---------- Data provided ----------

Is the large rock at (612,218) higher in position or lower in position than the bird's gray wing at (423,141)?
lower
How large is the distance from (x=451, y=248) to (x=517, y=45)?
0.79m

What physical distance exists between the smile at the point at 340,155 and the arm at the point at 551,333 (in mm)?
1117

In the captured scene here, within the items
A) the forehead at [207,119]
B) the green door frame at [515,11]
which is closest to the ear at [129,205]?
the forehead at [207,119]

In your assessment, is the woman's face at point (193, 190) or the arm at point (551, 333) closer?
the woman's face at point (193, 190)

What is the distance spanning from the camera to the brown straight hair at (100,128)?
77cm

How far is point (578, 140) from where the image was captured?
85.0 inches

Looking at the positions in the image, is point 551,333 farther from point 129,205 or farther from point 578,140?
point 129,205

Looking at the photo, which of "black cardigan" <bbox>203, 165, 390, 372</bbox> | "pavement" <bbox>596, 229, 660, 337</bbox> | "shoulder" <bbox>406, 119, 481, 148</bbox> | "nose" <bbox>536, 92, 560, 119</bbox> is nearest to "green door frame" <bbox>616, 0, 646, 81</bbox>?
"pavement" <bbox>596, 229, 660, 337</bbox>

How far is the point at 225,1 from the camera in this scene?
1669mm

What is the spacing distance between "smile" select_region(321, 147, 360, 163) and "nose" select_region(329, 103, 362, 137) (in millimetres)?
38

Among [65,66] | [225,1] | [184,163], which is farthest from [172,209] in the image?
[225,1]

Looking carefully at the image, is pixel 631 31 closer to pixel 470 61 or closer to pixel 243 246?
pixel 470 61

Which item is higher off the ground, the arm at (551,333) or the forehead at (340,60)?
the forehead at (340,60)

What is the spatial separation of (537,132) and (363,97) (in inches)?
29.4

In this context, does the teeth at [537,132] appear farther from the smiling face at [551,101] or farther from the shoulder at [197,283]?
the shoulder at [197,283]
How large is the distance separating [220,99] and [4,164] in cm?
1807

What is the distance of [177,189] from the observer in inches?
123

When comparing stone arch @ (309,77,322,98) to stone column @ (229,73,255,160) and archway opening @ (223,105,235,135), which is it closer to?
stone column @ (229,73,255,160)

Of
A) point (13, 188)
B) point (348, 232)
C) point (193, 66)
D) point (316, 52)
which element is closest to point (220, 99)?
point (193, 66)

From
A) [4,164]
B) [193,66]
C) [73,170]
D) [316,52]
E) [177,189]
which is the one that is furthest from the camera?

----------

Stated task
Repeat every entry exactly as written above.

Answer to the exercise
Is the large rock at (612,218) higher in position or lower in position than the bird's gray wing at (423,141)?
lower
How large is the distance from (x=451, y=248) to (x=517, y=45)?
0.79m

What physical distance exists between the smile at the point at 340,155 and the arm at the point at 551,333 (in mm)?
1117

In the captured scene here, within the items
A) the forehead at [207,119]
B) the green door frame at [515,11]
which is closest to the ear at [129,205]?
the forehead at [207,119]

In your assessment, is the woman's face at point (193, 190) or the arm at point (551, 333) closer?
the woman's face at point (193, 190)

What is the distance spanning from the camera to the brown straight hair at (100,128)?
77cm

How far is point (578, 140) from where the image was captured?
85.0 inches

Looking at the positions in the image, is point 551,333 farther from point 129,205 or farther from point 578,140?
point 129,205

Looking at the photo, which of "black cardigan" <bbox>203, 165, 390, 372</bbox> | "pavement" <bbox>596, 229, 660, 337</bbox> | "shoulder" <bbox>406, 119, 481, 148</bbox> | "nose" <bbox>536, 92, 560, 119</bbox> is nearest to "green door frame" <bbox>616, 0, 646, 81</bbox>?
"pavement" <bbox>596, 229, 660, 337</bbox>

How far is the point at 225,1 from the camera in this scene?
1669mm

What is the spacing distance between "smile" select_region(321, 147, 360, 163) and "nose" select_region(329, 103, 362, 137) (in millimetres)?
38

Among [65,66] | [225,1] | [184,163], which is farthest from [172,209] in the image?
[225,1]

Looking carefully at the image, is pixel 631 31 closer to pixel 470 61 or closer to pixel 243 246?
pixel 470 61

Which item is higher off the ground, the arm at (551,333) or the forehead at (340,60)?
the forehead at (340,60)

What is the spatial separation of (537,132) and (363,97) (in inches)?
29.4

In this context, does the teeth at [537,132] appear farther from the smiling face at [551,101] or farther from the shoulder at [197,283]?
the shoulder at [197,283]
How large is the distance separating [220,99] and [4,164] in cm?
1807

What is the distance of [177,189] from the observer in inches?
123

When comparing stone arch @ (309,77,322,98) to stone column @ (229,73,255,160) and archway opening @ (223,105,235,135), which is it closer to?
stone column @ (229,73,255,160)

Of
A) point (13, 188)
B) point (348, 232)
C) point (193, 66)
D) point (316, 52)
which element is closest to point (220, 99)?
point (193, 66)

From
A) [4,164]
B) [193,66]
C) [73,170]
D) [316,52]
E) [177,189]
which is the one that is furthest from the camera?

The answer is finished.